GHRP-2 is a synthetic hexapeptide that makes the pituitary release a burst of growth hormone. Its non-research name is pralmorelin, and you'll also see it filed under the development codes KP-102 and GPA-748, or by its CAS number 158861-67-7. It belongs to the growth hormone secretagogue family, the same class as ghrelin mimetics like GHRP-6 and ipamorelin.
What it is and how it works
GHRP-2 acts as an agonist at the growth hormone secretagogue receptor type 1a (GHS-R1a), the receptor that the stomach hormone ghrelin normally binds. That receptor sits on somatotroph cells in the anterior pituitary and in the hypothalamus, so the peptide pushes GH release at both levels. The general pharmacology study of KP-102 in animals described it as a compound that "potently promotes growth hormone (GH) release by acting at both hypothalamic and pituitary sites" (Furuta et al., *Arzneimittelforschung*, 2004).
Because it works through the ghrelin receptor, GHRP-2 also reliably triggers hunger and increases food intake in humans, a known consequence of activating that pathway (Pralmorelin, Wikipedia summary of published sources).
The peptide traces back to work by Cyril Bowers and colleagues on small synthetic GH-releasing peptides; development was attributed to Polygen and Tulane University, and the diagnostic product was commercialized by Kaken Pharmaceutical in Japan (NCATS Inxight: Pralmorelin).
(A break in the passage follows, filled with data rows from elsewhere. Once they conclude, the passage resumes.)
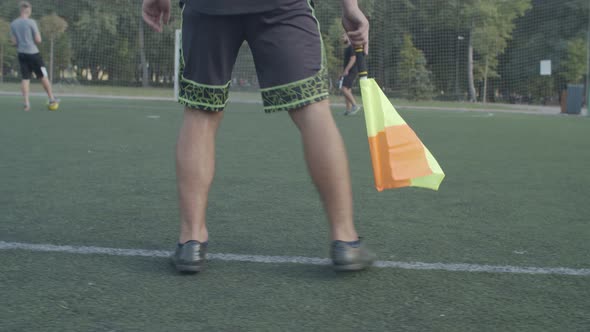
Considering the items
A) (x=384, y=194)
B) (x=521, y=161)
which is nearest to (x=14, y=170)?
(x=384, y=194)

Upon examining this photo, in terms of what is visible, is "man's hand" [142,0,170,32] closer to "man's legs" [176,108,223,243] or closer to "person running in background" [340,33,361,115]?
"man's legs" [176,108,223,243]

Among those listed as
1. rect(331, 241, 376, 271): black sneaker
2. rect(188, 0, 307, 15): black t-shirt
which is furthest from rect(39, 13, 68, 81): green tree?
rect(331, 241, 376, 271): black sneaker

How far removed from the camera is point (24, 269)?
7.73 ft

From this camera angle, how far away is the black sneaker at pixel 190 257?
7.59 feet

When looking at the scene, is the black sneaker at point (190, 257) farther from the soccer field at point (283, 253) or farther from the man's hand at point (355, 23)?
the man's hand at point (355, 23)

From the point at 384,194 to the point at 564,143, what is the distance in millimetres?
5318

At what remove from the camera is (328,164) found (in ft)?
7.82

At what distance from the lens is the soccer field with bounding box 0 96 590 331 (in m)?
1.93

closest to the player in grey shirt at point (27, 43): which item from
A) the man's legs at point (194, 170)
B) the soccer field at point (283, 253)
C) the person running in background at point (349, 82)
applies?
the person running in background at point (349, 82)

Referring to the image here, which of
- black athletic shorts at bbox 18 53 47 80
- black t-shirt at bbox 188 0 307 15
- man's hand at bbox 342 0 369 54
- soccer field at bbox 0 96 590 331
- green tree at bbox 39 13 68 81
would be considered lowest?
soccer field at bbox 0 96 590 331

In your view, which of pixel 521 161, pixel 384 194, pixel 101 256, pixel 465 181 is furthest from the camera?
pixel 521 161

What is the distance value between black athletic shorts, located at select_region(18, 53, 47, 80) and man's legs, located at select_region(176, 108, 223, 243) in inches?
440

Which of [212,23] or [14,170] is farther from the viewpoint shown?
[14,170]

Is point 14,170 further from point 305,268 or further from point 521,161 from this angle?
point 521,161
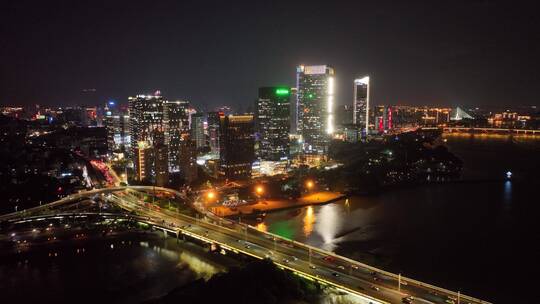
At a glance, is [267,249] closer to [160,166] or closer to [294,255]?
[294,255]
What the research and regulators actually say
This is the part that matters most, because GHRP-2 has a real regulatory record that most research peptides do not.
- Approved use (Japan only, and narrow). Pralmorelin is marketed in Japan by Kaken Pharmaceutical, sold as a single-dose formulation (brand name GHRP Kaken 100) for one job: assessing growth hormone deficiency (GHD). The logic is diagnostic. In healthy people the peptide produces a large GH spike, while in people with GHD that spike is much smaller, so the response separates the two groups (Wikipedia / Kaken; NCATS Inxight).
- It was tested as a treatment, and that path stalled. Pralmorelin was investigated for treating GHD and short stature and reached phase II trials, but it was never marketed for those uses (Wikipedia summary of published sources).
- No FDA approval. It is not approved by the FDA in the United States for any use.
So the honest summary is narrow: GHRP-2 raises GH in humans, that effect is documented well enough to be used as a diagnostic signal in one country, and the attempts to turn it into an actual therapy did not cross the finish line.
Anti-doping status
Growth hormone secretagogues, including GH-releasing peptides like GHRP-2, are on the World Anti-Doping Agency Prohibited List under the peptide hormones and growth factors section (S2). Substances in this category are banned at all times, both in and out of competition (WADA Prohibited List). Any athlete in a tested sport should treat it as prohibited.
The buyer-quality angle: what you're actually getting
Outside of the Japanese diagnostic product, GHRP-2 sold online is research-grade material, labeled research use only and not for human consumption. Nothing on this page is medical, dosing, or efficacy advice.
For a short synthetic peptide, two quality questions are the ones that bite:
- Identity and purity. A certificate of analysis should show the molecular weight matching the published value (formula C45H55N9O6, mass roughly 818 g/mol) and a purity figure from HPLC, plus mass-spec confirmation of identity. Without that, you don't know whether the vial holds GHRP-2, a related peptide, a truncated fragment, or mostly filler.
- Independent verification. A COA from the seller is a starting point, not proof. peptideone aggregates third-party signals, vendor COAs, and independent rater data so the testing claims can be checked against something other than the storefront. Treat any vendor that can't produce a batch-specific COA as unverified.
GHRP-2 is one of the better-documented compounds in this space, which is exactly why the gap between the published pharmacology and an unlabeled research vial is worth keeping in mind.